_WHAT NEEDS TO BE DONE:_ The answer is to be an exact copy of the lines below running from the line with "Collar de lactancia con bolas de crochet" down to the line with "hyatt-zilara-cap-cana-oceanfront-junior-suite-swim-up-couple-3-1", both ends included, and nothing more.

_MATERIAL PROVIDED:_
○ ○ ○ ○
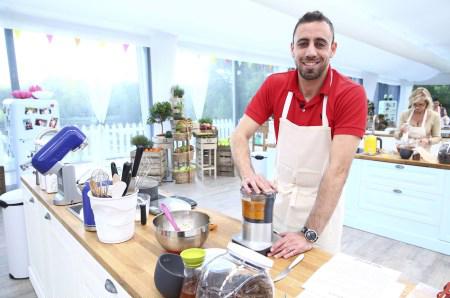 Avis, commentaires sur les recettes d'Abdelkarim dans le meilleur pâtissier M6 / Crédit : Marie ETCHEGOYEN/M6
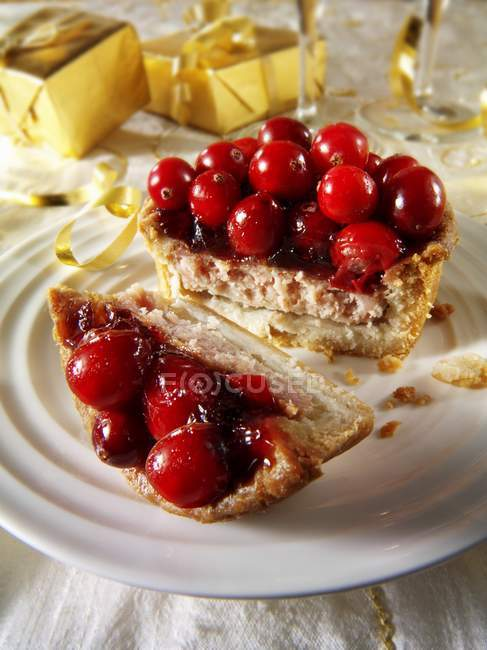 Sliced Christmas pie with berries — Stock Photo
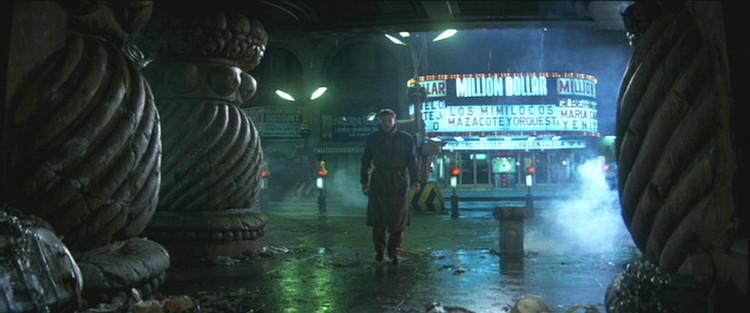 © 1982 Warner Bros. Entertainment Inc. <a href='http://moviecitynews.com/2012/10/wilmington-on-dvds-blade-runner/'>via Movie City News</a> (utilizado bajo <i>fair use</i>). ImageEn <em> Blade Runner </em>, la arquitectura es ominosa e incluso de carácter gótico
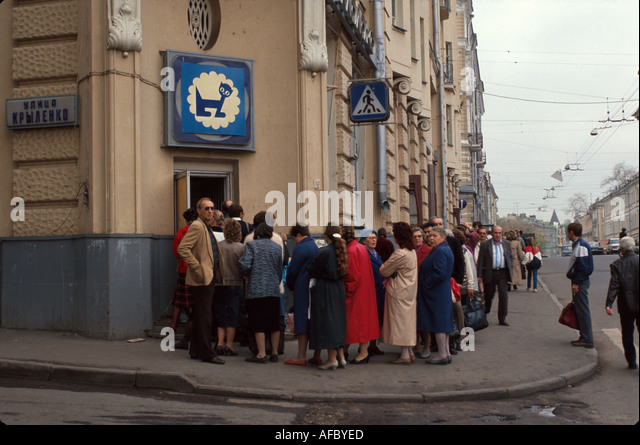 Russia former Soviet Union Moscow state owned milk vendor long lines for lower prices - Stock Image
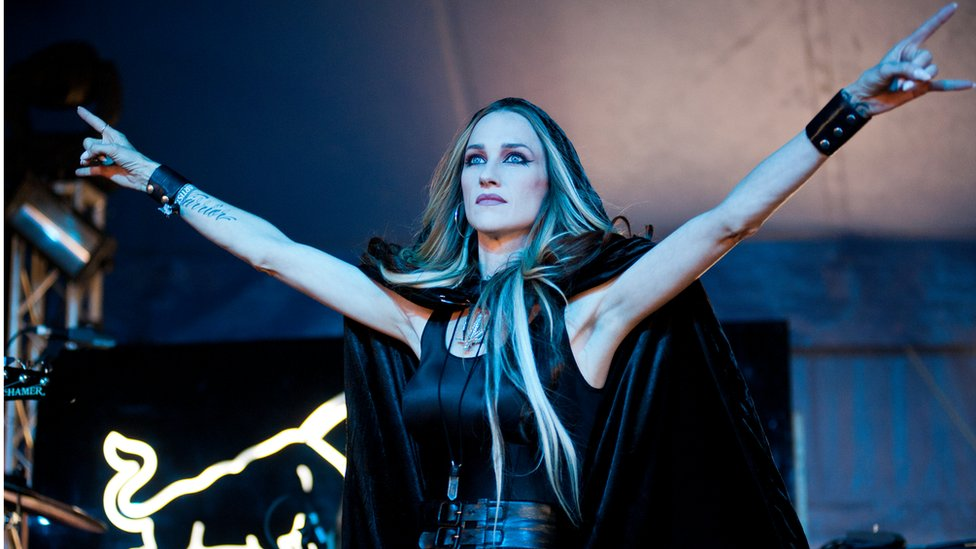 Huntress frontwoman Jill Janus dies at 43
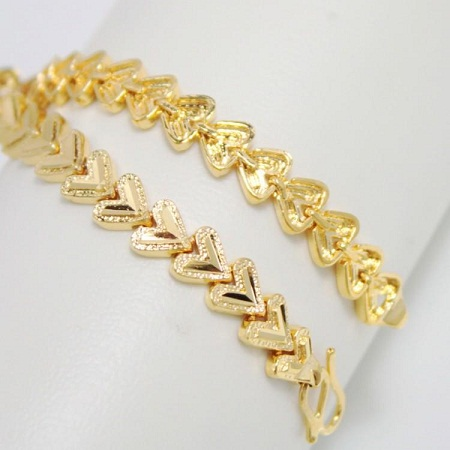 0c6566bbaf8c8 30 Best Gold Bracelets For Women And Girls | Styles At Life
○ ○ ○ ○
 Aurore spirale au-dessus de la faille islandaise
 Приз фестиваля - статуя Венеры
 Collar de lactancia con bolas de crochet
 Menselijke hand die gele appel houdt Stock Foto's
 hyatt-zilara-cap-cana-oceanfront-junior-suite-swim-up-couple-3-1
○ ○ ○ ○
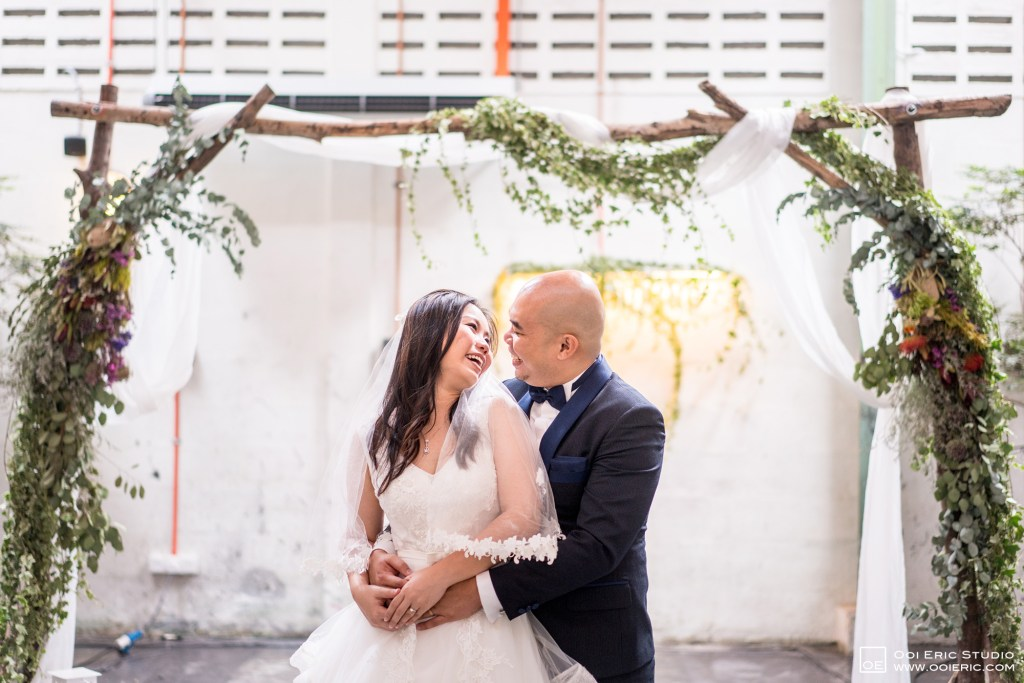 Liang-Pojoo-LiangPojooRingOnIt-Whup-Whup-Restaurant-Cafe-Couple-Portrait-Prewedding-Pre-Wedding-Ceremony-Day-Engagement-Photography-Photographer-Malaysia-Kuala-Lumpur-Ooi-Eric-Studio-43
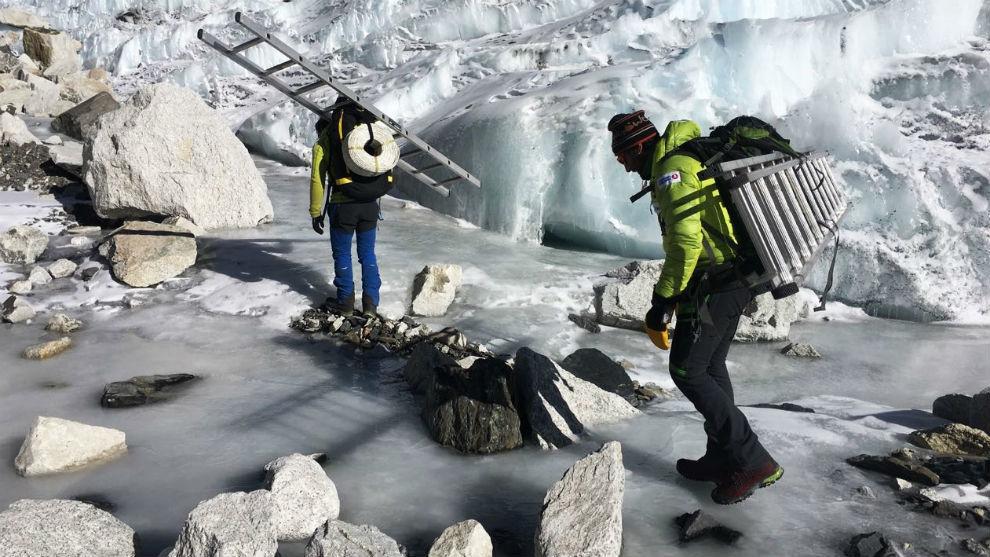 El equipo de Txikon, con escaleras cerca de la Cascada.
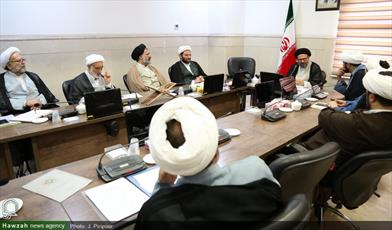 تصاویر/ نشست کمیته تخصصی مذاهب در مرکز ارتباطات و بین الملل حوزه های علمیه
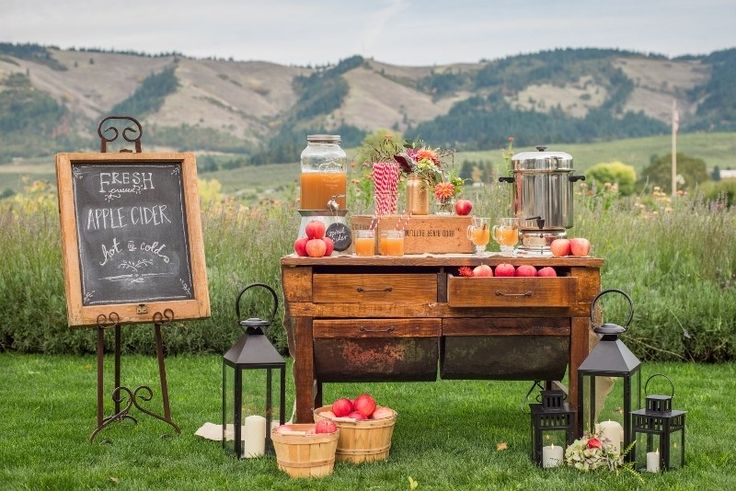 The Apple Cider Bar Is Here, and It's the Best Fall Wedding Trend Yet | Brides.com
○ ○ ○ ○
_EXPECTED ANSWER:_
 Collar de lactancia con bolas de crochet
 Menselijke hand die gele appel houdt Stock Foto's
 hyatt-zilara-cap-cana-oceanfront-junior-suite-swim-up-couple-3-1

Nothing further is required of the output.